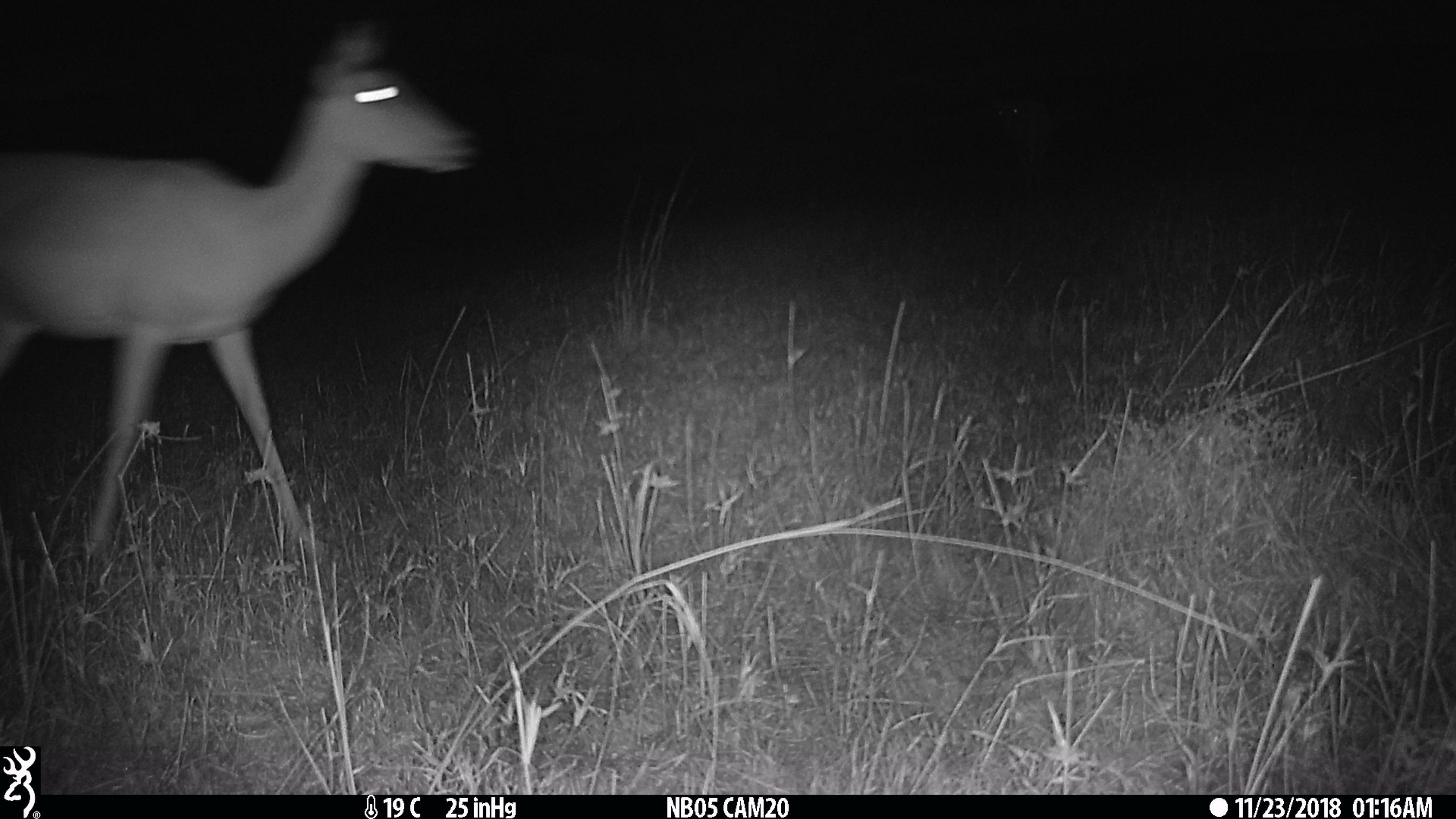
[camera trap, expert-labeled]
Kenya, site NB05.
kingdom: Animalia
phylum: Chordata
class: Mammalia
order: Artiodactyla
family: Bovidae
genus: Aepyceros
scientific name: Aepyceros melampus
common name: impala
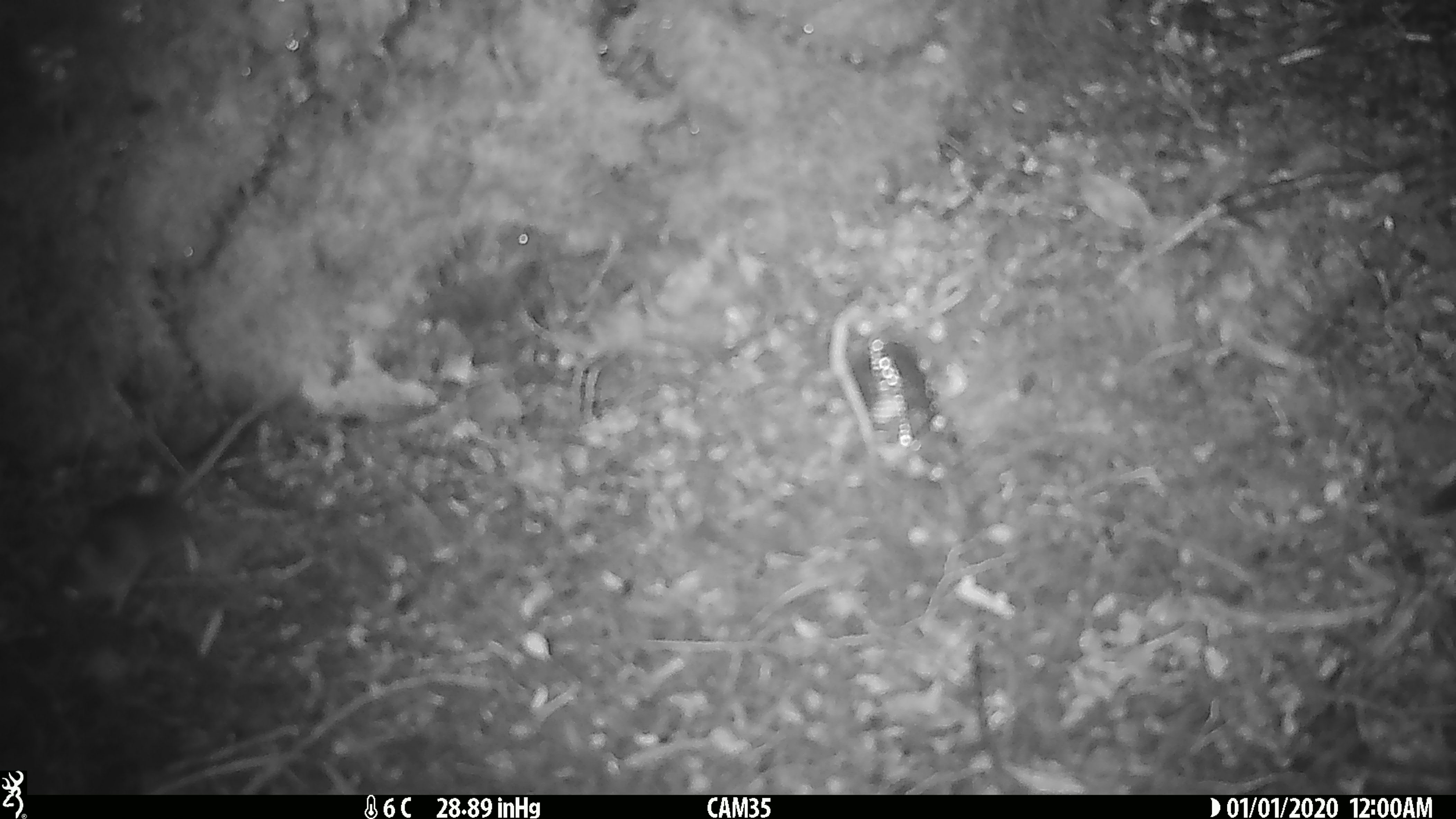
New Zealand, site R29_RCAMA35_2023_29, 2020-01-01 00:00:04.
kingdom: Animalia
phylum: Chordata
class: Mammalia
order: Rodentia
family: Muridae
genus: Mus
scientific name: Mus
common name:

◆ ◆ ◆ ◆ ◆

# Task item
Return the data word for word without its pictures.

# Result for this task
[camera trap, expert-labeled]
Kenya, site NB05.
kingdom: Animalia
phylum: Chordata
class: Mammalia
order: Artiodactyla
family: Bovidae
genus: Aepyceros
scientific name: Aepyceros melampus
common name: impala
New Zealand, site R29_RCAMA35_2023_29, 2020-01-01 00:00:04.
kingdom: Animalia
phylum: Chordata
class: Mammalia
order: Rodentia
family: Muridae
genus: Mus
scientific name: Mus
common name:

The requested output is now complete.